I would like to make the following suggestions. The first option, buying what catches your eye, is easy, straight-forward and rewarding in its own right. 

The second option, that of collecting with a specific direction in mind, takes a bit of time, thought and analysis, but the collecting might be more enjoyable and fulfilling to you, and the collection itself might have more importance from a historical perspective. 

The first step in developing a direction for collecting is to define what it is, generally, that appeals to you about the pieces of stoneware that you like. 

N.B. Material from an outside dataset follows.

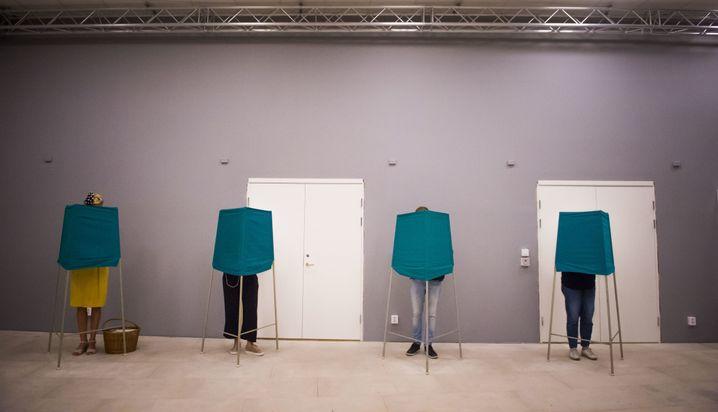 09.09.2018, Schweden, Stockholm: Wähler und Wählerinnen geben im Wahllokal ihren Stimmen ab. Foto: Hanna Franzen/TT NEWS AGENCY/AP/dpa +++ dpa-Bildfunk +++ |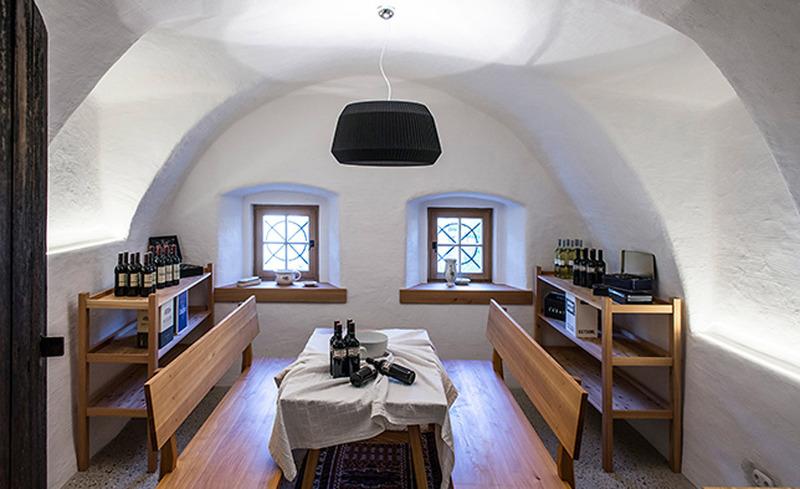 Die Rauchkuchel- Eine Vorratskammer im Käth und Nanei Alpen Chalet gefüllt mit Produkten aus der Region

                   a).  Is it the form:

              - the ovoid form of the early period

              - the straight-sided form of the later periods           

       b).  Is it the decoration:

        - the cobalt, incising, coggle wheel, applied sprigging and impressed designs           

              - the intense cobalt decorations of the later periods

                   c).  Is it a part of the history of a certain geographical location or region


Having made this general determination, some research of books on the history of stoneware and other stoneware publications becomes necessary to pin point more specifically what it is that you would like to have in your collection.  For example, if you are most attracted by early form, through the reading of the history, and the looking at the pictures of early stoneware, you will be able to determine who the early potters were, where they worked, and which potters’ work you would like to collect.  If geographical location is your primary interest, research will help you learn which potters worked in the specific area that you are interested in and when they were active. 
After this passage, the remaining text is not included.